The governor of Yembo took great care that the exact amount of the mortality in the town should not be known; but the solemn exclamations of La illaha ill Allah, which indicate a Moslim funeral, struck the ear from every side and quarter of the town, and I counted myself forty- two in one day. To the poor the plague becomes a real feast; every family that can afford it, kills a sheep on the death of any of its members, and the day after, the men and women of the whole neighbourhood are entertained at the house. The women enter the apartments, embrace and console all the females of the family, and expose themselves every moment to infection. It is to this custom, more than any other cause, that the rapid dissemination of the plague in Mohammedan towns must be ascribed; for when the disease once breaks out in a family, it never fails of being transmitted to the whole neighbourhood.

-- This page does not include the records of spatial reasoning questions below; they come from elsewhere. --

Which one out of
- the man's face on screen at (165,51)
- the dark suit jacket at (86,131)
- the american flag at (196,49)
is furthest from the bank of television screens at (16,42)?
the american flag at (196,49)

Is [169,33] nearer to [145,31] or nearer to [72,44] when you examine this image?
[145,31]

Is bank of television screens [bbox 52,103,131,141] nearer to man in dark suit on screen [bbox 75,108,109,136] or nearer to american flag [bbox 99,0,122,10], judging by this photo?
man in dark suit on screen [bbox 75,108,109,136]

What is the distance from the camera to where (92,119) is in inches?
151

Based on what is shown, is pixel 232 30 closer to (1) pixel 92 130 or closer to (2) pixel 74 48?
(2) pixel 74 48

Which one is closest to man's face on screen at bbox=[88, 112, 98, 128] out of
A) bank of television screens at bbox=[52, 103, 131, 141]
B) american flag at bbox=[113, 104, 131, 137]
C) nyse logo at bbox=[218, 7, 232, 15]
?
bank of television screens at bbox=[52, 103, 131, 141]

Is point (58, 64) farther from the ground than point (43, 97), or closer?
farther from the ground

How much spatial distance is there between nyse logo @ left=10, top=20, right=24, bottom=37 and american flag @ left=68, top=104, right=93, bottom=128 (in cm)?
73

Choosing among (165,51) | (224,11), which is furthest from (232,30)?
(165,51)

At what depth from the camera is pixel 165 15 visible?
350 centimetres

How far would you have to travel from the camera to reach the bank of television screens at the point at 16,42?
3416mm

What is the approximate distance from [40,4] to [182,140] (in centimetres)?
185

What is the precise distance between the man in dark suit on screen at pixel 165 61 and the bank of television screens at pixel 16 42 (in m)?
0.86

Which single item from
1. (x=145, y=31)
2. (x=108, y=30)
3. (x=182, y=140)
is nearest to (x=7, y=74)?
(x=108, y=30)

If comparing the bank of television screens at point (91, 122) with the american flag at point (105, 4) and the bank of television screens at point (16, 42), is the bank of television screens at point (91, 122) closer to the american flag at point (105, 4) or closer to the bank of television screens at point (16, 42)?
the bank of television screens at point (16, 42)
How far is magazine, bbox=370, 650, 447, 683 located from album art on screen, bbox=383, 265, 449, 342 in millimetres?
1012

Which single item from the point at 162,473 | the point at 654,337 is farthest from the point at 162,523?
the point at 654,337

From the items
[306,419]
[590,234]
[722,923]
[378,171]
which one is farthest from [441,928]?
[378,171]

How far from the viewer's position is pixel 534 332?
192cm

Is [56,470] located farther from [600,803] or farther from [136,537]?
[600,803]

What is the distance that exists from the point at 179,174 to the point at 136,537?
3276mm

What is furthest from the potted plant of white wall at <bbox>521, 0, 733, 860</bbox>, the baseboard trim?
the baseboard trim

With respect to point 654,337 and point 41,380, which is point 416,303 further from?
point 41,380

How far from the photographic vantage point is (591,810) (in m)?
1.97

It is a common belief among Europeans, and even eastern Christians, that the Mohammedan religion forbids any precautionary measures against the plague; but this is erroneous. That religion forbids its followers from avoiding the disease if it has once entered a town or country; but it warns them at the same time, not to enter any place where the plague rages: and it accordingly forbids individuals to shut themselves up in a house, and to cut off all communication with the rest of the infected town, because this is the same as flying from the plague; but it favours measures of quarantine, to prevent the importation of the disease, or its communication to strangers upon their arrival. The belief in predestination, however, is so deeply and universally rooted in the minds of the eastern nations, that not the slightest measures of safety are any where adopted. The numberless extraordinary instances of the disease sparing those who have come into closest contact with it, confirm them in their opinion that it is not epidemic; and their prophet Mohammed has declared to them, that the plague is caused by the demons hostile attack upon mankind, and that those who die of it are martyrs. The universal opinion

[p.415] prevails among Moslims, that an invisible angel of death, armed with a lance, touches the victims he destines for the plague, whom he finds out in the most hidden recesses. The trunk of a palm-tree lay in one of the streets of Yembo, and it had been observed that many people who had stepped over it, had soon after been seized with the plague; it was therefore believed that the demon had there taken his favourite stand, to wound the passer-by; and therefore the Arabs took a circuitous road, to avoid their foe, although they were persuaded that he was light-footed and could overtake them wherever they went.